→ **Problem details**
Some of the lines below need repeating. Reproduce exactly those between the lines holding "Пряжа: Lana Grossa" and "применяемых лекарственных средств.", inclusive.

==== Records shown ====

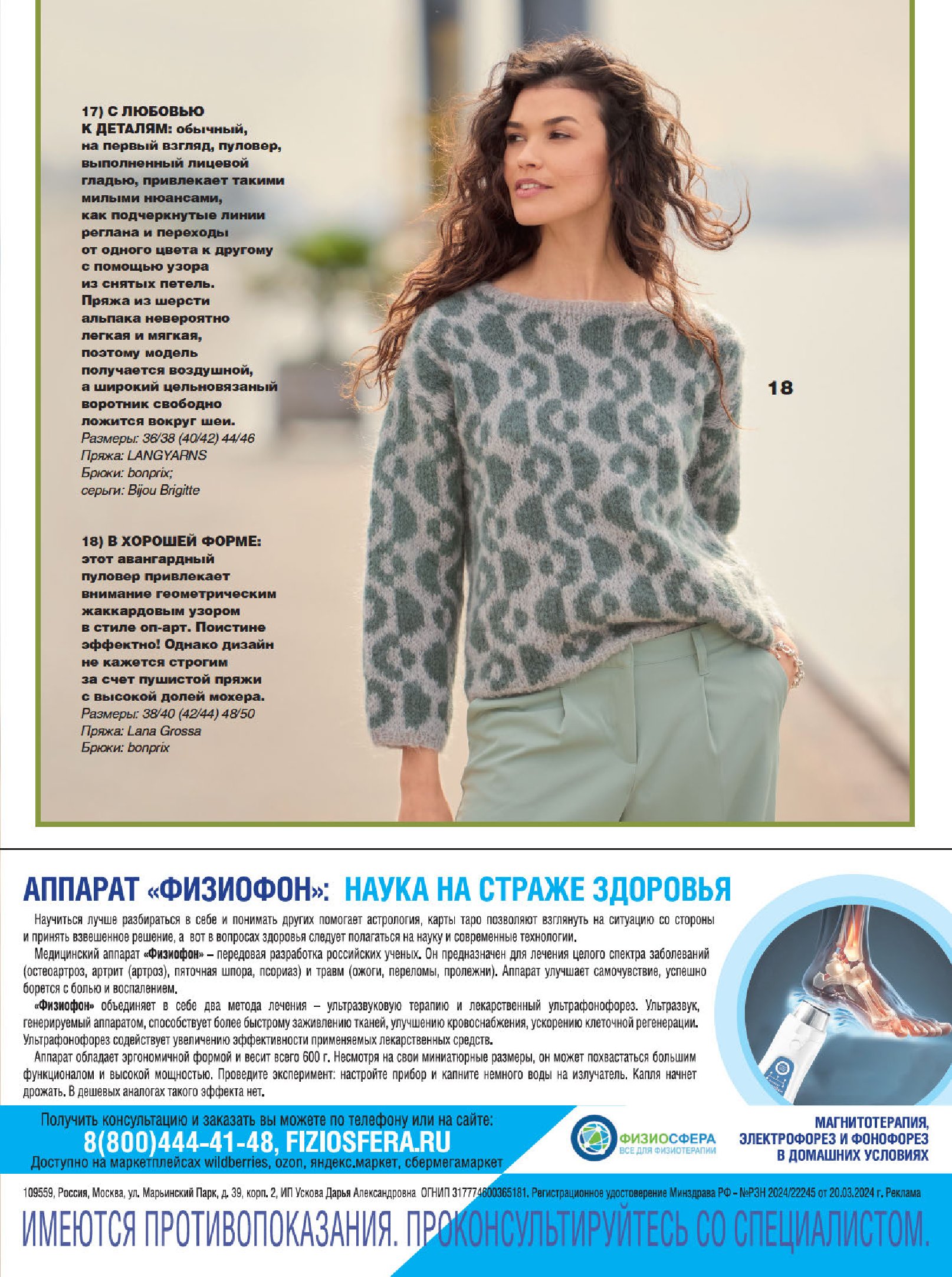 17) С ЛЮБОВЬЮ К ДЕТАЛЯМ: обычный, на первый взгляд, пуловер, выполненный лицевой гладью, привлекает такими милыми нюансами, как подчеркнутые линии реглана и переходы от одного цвета к другому с помощью узора из снятых петель. Пряжа из шерсти альпака невероятно легкая и мягкая, поэтому модель получается воздушной, а широкий цельновязаный воротник свободно ложится вокруг шеи.
Размеры: 36/38 (40/42) 44/46
Пряжа: LANGYARNS
Брюки: bonprix;
серьги: Bijou Brigitte

18) В ХОРОШЕЙ ФОРМЕ: этот авангардный пуловер привлекает внимание геометрическим жаккардовым узором в стиле оп-арт. Поистине эффектно! Однако дизайн не кажется строгим за счет пушистой пряжи с высокой долей мохера.
Размеры: 38/40 (42/44) 48/50
Пряжа: Lana Grossa
Брюки: bonprix

18

АППАРАТ «ФИЗИОФОН»: НАУКА НА СТРАЖЕ ЗДОРОВЬЯ

Научиться лучше разбираться в себе и понимать других помогает астрология, карты таро позволяют взглянуть на ситуацию со стороны и принять взвешенное решение, а вот в вопросах здоровья следует полагаться на науку и современные технологии.

Медицинский аппарат «Физиофон» – передовая разработка российских ученых. Он предназначен для лечения целого спектра заболеваний (остеоартроз, артрит (артроз), пяточная шпора, псориаз) и травм (ожоги, переломы, пролежни). Аппарат улучшает самочувствие, успешно борется с болью и воспалением.

«Физиофон» объединяет в себе два метода лечения – ультразвуковую терапию и лекарственный ультрафонофорез. Ультразвук, генерируемый аппаратом, способствует более быстрому заживлению тканей, улучшению кровоснабжения, ускорению клеточной регенерации. Ультрафонофорез содействует увеличению эффективности применяемых лекарственных средств.

Аппарат обладает эргономичной формой и весит всего 600 г. Несмотря на свои миниатюрные размеры, он может похвастаться большим функционалом и высокой мощностью. Проведите эксперимент: настройте прибор и капните немного воды на излучатель. Капля начнет дрожать. В дешевых аналогах такого эффекта нет.

Получить консультацию и заказать вы можете по телефону или на сайте:
8(800)444-41-48, FIZIOSFERA.RU
Доступно на маркетплейсах wildberries, ozon, яндекс.маркет, сбермегамаркет

ФИЗИОСФЕРА
ВСЕ ДЛЯ ФИЗИОТЕРАПИИ

МАГНИТОТЕРАПИЯ, ЭЛЕКТРОФОРЕЗ И ФОНОФОРЕЗ В ДОМАШНИХ УСЛОВИЯХ

109559, Россия, Москва, ул. Марьинский Парк, д. 39, корп. 2, ИП Ускова Дарья Александровна ОГНИП 317774600365181. Регистрационное удостоверение Минздрава РФ – №РЗН 2024/22245 от 20.03.2024 г. Реклама

ИМЕЮТСЯ ПРОТИВОПОКАЗАНИЯ. ПРОКОНСУЛЬТИРУЙТЕСЬ СО СПЕЦИАЛИСТОМ.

====

→ **Reply to the task**
Пряжа: Lana Grossa
Брюки: bonprix

18

АППАРАТ «ФИЗИОФОН»: НАУКА НА СТРАЖЕ ЗДОРОВЬЯ

Научиться лучше разбираться в себе и понимать других помогает астрология, карты таро позволяют взглянуть на ситуацию со стороны и принять взвешенное решение, а вот в вопросах здоровья следует полагаться на науку и современные технологии.

Медицинский аппарат «Физиофон» – передовая разработка российских ученых. Он предназначен для лечения целого спектра заболеваний (остеоартроз, артрит (артроз), пяточная шпора, псориаз) и травм (ожоги, переломы, пролежни). Аппарат улучшает самочувствие, успешно борется с болью и воспалением.

«Физиофон» объединяет в себе два метода лечения – ультразвуковую терапию и лекарственный ультрафонофорез. Ультразвук, генерируемый аппаратом, способствует более быстрому заживлению тканей, улучшению кровоснабжения, ускорению клеточной регенерации. Ультрафонофорез содействует увеличению эффективности применяемых лекарственных средств.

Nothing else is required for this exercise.